## Aim of the exercise
Please reproduce the records word for word, from their first line through the line that contains "25H18V29H19V39H23V41H29V33L25 31L29 25H25V23H23L22", with both ends included. Omit the pictures from your copy.

## Input
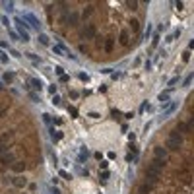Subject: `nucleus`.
I'll list each match as a JSON object with an SVG mask.
<instances>
[{
    "label": "nucleus",
    "mask_w": 194,
    "mask_h": 194,
    "mask_svg": "<svg viewBox=\"0 0 194 194\" xmlns=\"http://www.w3.org/2000/svg\"><path fill=\"white\" fill-rule=\"evenodd\" d=\"M16 25H18V29H19V39H23V41H29V33L25 31L29 25H25V23H23L22 19H16Z\"/></svg>",
    "instance_id": "nucleus-3"
},
{
    "label": "nucleus",
    "mask_w": 194,
    "mask_h": 194,
    "mask_svg": "<svg viewBox=\"0 0 194 194\" xmlns=\"http://www.w3.org/2000/svg\"><path fill=\"white\" fill-rule=\"evenodd\" d=\"M130 29L134 33H140V22H138V19H134V18L130 19Z\"/></svg>",
    "instance_id": "nucleus-15"
},
{
    "label": "nucleus",
    "mask_w": 194,
    "mask_h": 194,
    "mask_svg": "<svg viewBox=\"0 0 194 194\" xmlns=\"http://www.w3.org/2000/svg\"><path fill=\"white\" fill-rule=\"evenodd\" d=\"M175 6H177V10H183L184 4H183V2H175Z\"/></svg>",
    "instance_id": "nucleus-39"
},
{
    "label": "nucleus",
    "mask_w": 194,
    "mask_h": 194,
    "mask_svg": "<svg viewBox=\"0 0 194 194\" xmlns=\"http://www.w3.org/2000/svg\"><path fill=\"white\" fill-rule=\"evenodd\" d=\"M25 19H27V22L31 23L33 27H35V29H39V22H37V18H33L31 14H25Z\"/></svg>",
    "instance_id": "nucleus-14"
},
{
    "label": "nucleus",
    "mask_w": 194,
    "mask_h": 194,
    "mask_svg": "<svg viewBox=\"0 0 194 194\" xmlns=\"http://www.w3.org/2000/svg\"><path fill=\"white\" fill-rule=\"evenodd\" d=\"M37 41H39V45H41V47H49V37L45 35V33H41V35L37 37Z\"/></svg>",
    "instance_id": "nucleus-12"
},
{
    "label": "nucleus",
    "mask_w": 194,
    "mask_h": 194,
    "mask_svg": "<svg viewBox=\"0 0 194 194\" xmlns=\"http://www.w3.org/2000/svg\"><path fill=\"white\" fill-rule=\"evenodd\" d=\"M27 58H31L33 62H39V56H37L35 52H27Z\"/></svg>",
    "instance_id": "nucleus-28"
},
{
    "label": "nucleus",
    "mask_w": 194,
    "mask_h": 194,
    "mask_svg": "<svg viewBox=\"0 0 194 194\" xmlns=\"http://www.w3.org/2000/svg\"><path fill=\"white\" fill-rule=\"evenodd\" d=\"M55 72L58 74V76H64V68H62V66H56V68H55Z\"/></svg>",
    "instance_id": "nucleus-35"
},
{
    "label": "nucleus",
    "mask_w": 194,
    "mask_h": 194,
    "mask_svg": "<svg viewBox=\"0 0 194 194\" xmlns=\"http://www.w3.org/2000/svg\"><path fill=\"white\" fill-rule=\"evenodd\" d=\"M2 6L6 8L8 12H14V2H2Z\"/></svg>",
    "instance_id": "nucleus-23"
},
{
    "label": "nucleus",
    "mask_w": 194,
    "mask_h": 194,
    "mask_svg": "<svg viewBox=\"0 0 194 194\" xmlns=\"http://www.w3.org/2000/svg\"><path fill=\"white\" fill-rule=\"evenodd\" d=\"M4 82H14V72H6L4 74Z\"/></svg>",
    "instance_id": "nucleus-22"
},
{
    "label": "nucleus",
    "mask_w": 194,
    "mask_h": 194,
    "mask_svg": "<svg viewBox=\"0 0 194 194\" xmlns=\"http://www.w3.org/2000/svg\"><path fill=\"white\" fill-rule=\"evenodd\" d=\"M78 78H80L82 82H89V76H88L85 72H80V74H78Z\"/></svg>",
    "instance_id": "nucleus-27"
},
{
    "label": "nucleus",
    "mask_w": 194,
    "mask_h": 194,
    "mask_svg": "<svg viewBox=\"0 0 194 194\" xmlns=\"http://www.w3.org/2000/svg\"><path fill=\"white\" fill-rule=\"evenodd\" d=\"M126 6H128V8H138V2H128Z\"/></svg>",
    "instance_id": "nucleus-40"
},
{
    "label": "nucleus",
    "mask_w": 194,
    "mask_h": 194,
    "mask_svg": "<svg viewBox=\"0 0 194 194\" xmlns=\"http://www.w3.org/2000/svg\"><path fill=\"white\" fill-rule=\"evenodd\" d=\"M150 190H151L150 184H142V187H140V194H150Z\"/></svg>",
    "instance_id": "nucleus-21"
},
{
    "label": "nucleus",
    "mask_w": 194,
    "mask_h": 194,
    "mask_svg": "<svg viewBox=\"0 0 194 194\" xmlns=\"http://www.w3.org/2000/svg\"><path fill=\"white\" fill-rule=\"evenodd\" d=\"M78 19H80V16L72 12V14H70L68 18H66V23H68V25H76V23H78Z\"/></svg>",
    "instance_id": "nucleus-9"
},
{
    "label": "nucleus",
    "mask_w": 194,
    "mask_h": 194,
    "mask_svg": "<svg viewBox=\"0 0 194 194\" xmlns=\"http://www.w3.org/2000/svg\"><path fill=\"white\" fill-rule=\"evenodd\" d=\"M107 179H109V171H103V173H101V183L105 184V181H107Z\"/></svg>",
    "instance_id": "nucleus-32"
},
{
    "label": "nucleus",
    "mask_w": 194,
    "mask_h": 194,
    "mask_svg": "<svg viewBox=\"0 0 194 194\" xmlns=\"http://www.w3.org/2000/svg\"><path fill=\"white\" fill-rule=\"evenodd\" d=\"M91 14H93V8H91V6H88V8L84 10V18H89Z\"/></svg>",
    "instance_id": "nucleus-26"
},
{
    "label": "nucleus",
    "mask_w": 194,
    "mask_h": 194,
    "mask_svg": "<svg viewBox=\"0 0 194 194\" xmlns=\"http://www.w3.org/2000/svg\"><path fill=\"white\" fill-rule=\"evenodd\" d=\"M154 154H155V157L157 159H165V155H167V150H165V148H161V146H157L154 150Z\"/></svg>",
    "instance_id": "nucleus-7"
},
{
    "label": "nucleus",
    "mask_w": 194,
    "mask_h": 194,
    "mask_svg": "<svg viewBox=\"0 0 194 194\" xmlns=\"http://www.w3.org/2000/svg\"><path fill=\"white\" fill-rule=\"evenodd\" d=\"M105 51H107V52H111V51H113V41H107V45H105Z\"/></svg>",
    "instance_id": "nucleus-33"
},
{
    "label": "nucleus",
    "mask_w": 194,
    "mask_h": 194,
    "mask_svg": "<svg viewBox=\"0 0 194 194\" xmlns=\"http://www.w3.org/2000/svg\"><path fill=\"white\" fill-rule=\"evenodd\" d=\"M0 22H2V23H4V25H6V27H10V19H8L6 16H2V18H0Z\"/></svg>",
    "instance_id": "nucleus-34"
},
{
    "label": "nucleus",
    "mask_w": 194,
    "mask_h": 194,
    "mask_svg": "<svg viewBox=\"0 0 194 194\" xmlns=\"http://www.w3.org/2000/svg\"><path fill=\"white\" fill-rule=\"evenodd\" d=\"M52 105H55V107H60V105H62V97H60V95H55V97H52Z\"/></svg>",
    "instance_id": "nucleus-20"
},
{
    "label": "nucleus",
    "mask_w": 194,
    "mask_h": 194,
    "mask_svg": "<svg viewBox=\"0 0 194 194\" xmlns=\"http://www.w3.org/2000/svg\"><path fill=\"white\" fill-rule=\"evenodd\" d=\"M43 121L47 122V124H51V122H52V117H51V115H47V113H43Z\"/></svg>",
    "instance_id": "nucleus-30"
},
{
    "label": "nucleus",
    "mask_w": 194,
    "mask_h": 194,
    "mask_svg": "<svg viewBox=\"0 0 194 194\" xmlns=\"http://www.w3.org/2000/svg\"><path fill=\"white\" fill-rule=\"evenodd\" d=\"M157 43H159V37L155 35V37H154V43H151V47H157Z\"/></svg>",
    "instance_id": "nucleus-38"
},
{
    "label": "nucleus",
    "mask_w": 194,
    "mask_h": 194,
    "mask_svg": "<svg viewBox=\"0 0 194 194\" xmlns=\"http://www.w3.org/2000/svg\"><path fill=\"white\" fill-rule=\"evenodd\" d=\"M159 181V173L157 171H154V169H148L146 171V184H154V183H157Z\"/></svg>",
    "instance_id": "nucleus-4"
},
{
    "label": "nucleus",
    "mask_w": 194,
    "mask_h": 194,
    "mask_svg": "<svg viewBox=\"0 0 194 194\" xmlns=\"http://www.w3.org/2000/svg\"><path fill=\"white\" fill-rule=\"evenodd\" d=\"M10 37H12V39H16V41L19 39V35H18V33H16V31H12V27H10Z\"/></svg>",
    "instance_id": "nucleus-37"
},
{
    "label": "nucleus",
    "mask_w": 194,
    "mask_h": 194,
    "mask_svg": "<svg viewBox=\"0 0 194 194\" xmlns=\"http://www.w3.org/2000/svg\"><path fill=\"white\" fill-rule=\"evenodd\" d=\"M68 95H70V99H78V97H80V93H78V91H74V89H72V91H70Z\"/></svg>",
    "instance_id": "nucleus-36"
},
{
    "label": "nucleus",
    "mask_w": 194,
    "mask_h": 194,
    "mask_svg": "<svg viewBox=\"0 0 194 194\" xmlns=\"http://www.w3.org/2000/svg\"><path fill=\"white\" fill-rule=\"evenodd\" d=\"M118 41H121V45H128V31L122 29L121 35H118Z\"/></svg>",
    "instance_id": "nucleus-11"
},
{
    "label": "nucleus",
    "mask_w": 194,
    "mask_h": 194,
    "mask_svg": "<svg viewBox=\"0 0 194 194\" xmlns=\"http://www.w3.org/2000/svg\"><path fill=\"white\" fill-rule=\"evenodd\" d=\"M0 91H2V82H0Z\"/></svg>",
    "instance_id": "nucleus-43"
},
{
    "label": "nucleus",
    "mask_w": 194,
    "mask_h": 194,
    "mask_svg": "<svg viewBox=\"0 0 194 194\" xmlns=\"http://www.w3.org/2000/svg\"><path fill=\"white\" fill-rule=\"evenodd\" d=\"M25 183H27L25 177H14V179H12V184H14V187H18V188L25 187Z\"/></svg>",
    "instance_id": "nucleus-6"
},
{
    "label": "nucleus",
    "mask_w": 194,
    "mask_h": 194,
    "mask_svg": "<svg viewBox=\"0 0 194 194\" xmlns=\"http://www.w3.org/2000/svg\"><path fill=\"white\" fill-rule=\"evenodd\" d=\"M16 161V155L14 154H4L2 155V165H10V163H14Z\"/></svg>",
    "instance_id": "nucleus-8"
},
{
    "label": "nucleus",
    "mask_w": 194,
    "mask_h": 194,
    "mask_svg": "<svg viewBox=\"0 0 194 194\" xmlns=\"http://www.w3.org/2000/svg\"><path fill=\"white\" fill-rule=\"evenodd\" d=\"M6 111H8V107H6V105H4V107H0V117H2V115L6 113Z\"/></svg>",
    "instance_id": "nucleus-41"
},
{
    "label": "nucleus",
    "mask_w": 194,
    "mask_h": 194,
    "mask_svg": "<svg viewBox=\"0 0 194 194\" xmlns=\"http://www.w3.org/2000/svg\"><path fill=\"white\" fill-rule=\"evenodd\" d=\"M0 62H2V64H6V62H8V55H6L4 51H0Z\"/></svg>",
    "instance_id": "nucleus-25"
},
{
    "label": "nucleus",
    "mask_w": 194,
    "mask_h": 194,
    "mask_svg": "<svg viewBox=\"0 0 194 194\" xmlns=\"http://www.w3.org/2000/svg\"><path fill=\"white\" fill-rule=\"evenodd\" d=\"M171 93H173V89H167V91H161V93H159V101H167V99L171 97Z\"/></svg>",
    "instance_id": "nucleus-18"
},
{
    "label": "nucleus",
    "mask_w": 194,
    "mask_h": 194,
    "mask_svg": "<svg viewBox=\"0 0 194 194\" xmlns=\"http://www.w3.org/2000/svg\"><path fill=\"white\" fill-rule=\"evenodd\" d=\"M23 169H25V163H23V161H18V163H12V171H14V173H22Z\"/></svg>",
    "instance_id": "nucleus-10"
},
{
    "label": "nucleus",
    "mask_w": 194,
    "mask_h": 194,
    "mask_svg": "<svg viewBox=\"0 0 194 194\" xmlns=\"http://www.w3.org/2000/svg\"><path fill=\"white\" fill-rule=\"evenodd\" d=\"M190 82H192V74H188V76L183 80V85H190Z\"/></svg>",
    "instance_id": "nucleus-31"
},
{
    "label": "nucleus",
    "mask_w": 194,
    "mask_h": 194,
    "mask_svg": "<svg viewBox=\"0 0 194 194\" xmlns=\"http://www.w3.org/2000/svg\"><path fill=\"white\" fill-rule=\"evenodd\" d=\"M51 192H52V194H60V190H58V188H51Z\"/></svg>",
    "instance_id": "nucleus-42"
},
{
    "label": "nucleus",
    "mask_w": 194,
    "mask_h": 194,
    "mask_svg": "<svg viewBox=\"0 0 194 194\" xmlns=\"http://www.w3.org/2000/svg\"><path fill=\"white\" fill-rule=\"evenodd\" d=\"M52 52H55V55H66V47L64 45H56V47H52Z\"/></svg>",
    "instance_id": "nucleus-13"
},
{
    "label": "nucleus",
    "mask_w": 194,
    "mask_h": 194,
    "mask_svg": "<svg viewBox=\"0 0 194 194\" xmlns=\"http://www.w3.org/2000/svg\"><path fill=\"white\" fill-rule=\"evenodd\" d=\"M29 84H31L35 89H43V82H41V80H37V78H31V80H29Z\"/></svg>",
    "instance_id": "nucleus-17"
},
{
    "label": "nucleus",
    "mask_w": 194,
    "mask_h": 194,
    "mask_svg": "<svg viewBox=\"0 0 194 194\" xmlns=\"http://www.w3.org/2000/svg\"><path fill=\"white\" fill-rule=\"evenodd\" d=\"M181 146H183V136H181V132L173 130L171 134H169V140H167V148L165 150L169 151H179Z\"/></svg>",
    "instance_id": "nucleus-1"
},
{
    "label": "nucleus",
    "mask_w": 194,
    "mask_h": 194,
    "mask_svg": "<svg viewBox=\"0 0 194 194\" xmlns=\"http://www.w3.org/2000/svg\"><path fill=\"white\" fill-rule=\"evenodd\" d=\"M165 165H167V159H157V157H155V159H154V163H151V167H150V169H154V171L161 173V169L165 167Z\"/></svg>",
    "instance_id": "nucleus-5"
},
{
    "label": "nucleus",
    "mask_w": 194,
    "mask_h": 194,
    "mask_svg": "<svg viewBox=\"0 0 194 194\" xmlns=\"http://www.w3.org/2000/svg\"><path fill=\"white\" fill-rule=\"evenodd\" d=\"M190 60V51H184L183 52V62H188Z\"/></svg>",
    "instance_id": "nucleus-29"
},
{
    "label": "nucleus",
    "mask_w": 194,
    "mask_h": 194,
    "mask_svg": "<svg viewBox=\"0 0 194 194\" xmlns=\"http://www.w3.org/2000/svg\"><path fill=\"white\" fill-rule=\"evenodd\" d=\"M51 134H52V142H60V140H62V136H64L60 130L56 132V130H52V128H51Z\"/></svg>",
    "instance_id": "nucleus-16"
},
{
    "label": "nucleus",
    "mask_w": 194,
    "mask_h": 194,
    "mask_svg": "<svg viewBox=\"0 0 194 194\" xmlns=\"http://www.w3.org/2000/svg\"><path fill=\"white\" fill-rule=\"evenodd\" d=\"M95 33H97L95 25H93V23H89V25H85L84 29H82V39H93V37H95Z\"/></svg>",
    "instance_id": "nucleus-2"
},
{
    "label": "nucleus",
    "mask_w": 194,
    "mask_h": 194,
    "mask_svg": "<svg viewBox=\"0 0 194 194\" xmlns=\"http://www.w3.org/2000/svg\"><path fill=\"white\" fill-rule=\"evenodd\" d=\"M58 175L62 177V179H66V181H72V175H70V173H66V171H58Z\"/></svg>",
    "instance_id": "nucleus-24"
},
{
    "label": "nucleus",
    "mask_w": 194,
    "mask_h": 194,
    "mask_svg": "<svg viewBox=\"0 0 194 194\" xmlns=\"http://www.w3.org/2000/svg\"><path fill=\"white\" fill-rule=\"evenodd\" d=\"M88 157H89V151H88V150H85V148H84V150H82V154L78 155V161H82V163H84V161H85V159H88Z\"/></svg>",
    "instance_id": "nucleus-19"
}]
</instances>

## Output of the exercise
Subject: `nucleus`.
I'll list each match as a JSON object with an SVG mask.
<instances>
[{
    "label": "nucleus",
    "mask_w": 194,
    "mask_h": 194,
    "mask_svg": "<svg viewBox=\"0 0 194 194\" xmlns=\"http://www.w3.org/2000/svg\"><path fill=\"white\" fill-rule=\"evenodd\" d=\"M16 25H18V29H19V39H23V41H29V33L25 31L29 25H25V23H23L22 19H16Z\"/></svg>",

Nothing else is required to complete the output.